### TASK INSTRUCTIONS:
Could you write out the entries from the line with "跟男友吵架后，他哥立刻吻了上来完结" up to and including the line with "优化edu邮箱使用以解锁更多学术资源的专业方法与建议", word for word and without the pictures?

### DATASET RECORDS:
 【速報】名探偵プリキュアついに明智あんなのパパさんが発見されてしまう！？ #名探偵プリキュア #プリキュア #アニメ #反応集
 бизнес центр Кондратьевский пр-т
* * *
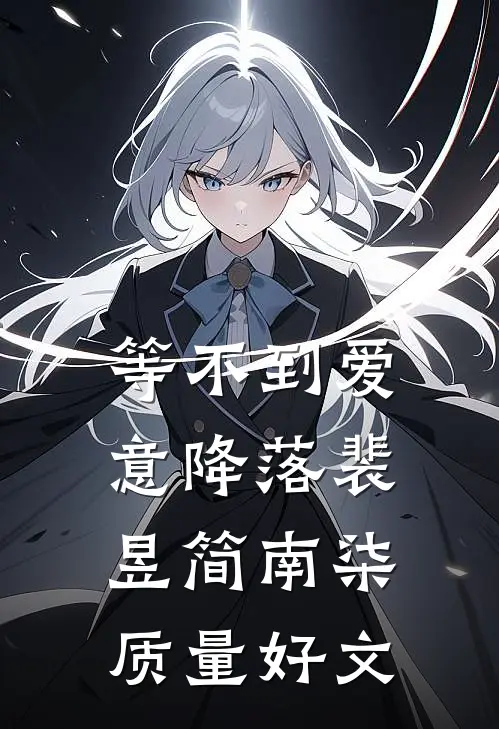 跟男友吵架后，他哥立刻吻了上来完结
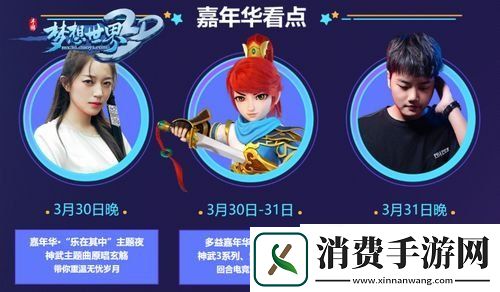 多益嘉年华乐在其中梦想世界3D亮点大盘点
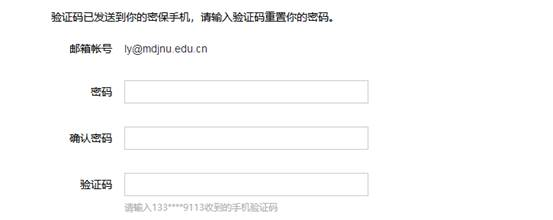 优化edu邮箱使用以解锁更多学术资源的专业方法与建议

### YOUR SOLUTION:
 跟男友吵架后，他哥立刻吻了上来完结
 多益嘉年华乐在其中梦想世界3D亮点大盘点
 优化edu邮箱使用以解锁更多学术资源的专业方法与建议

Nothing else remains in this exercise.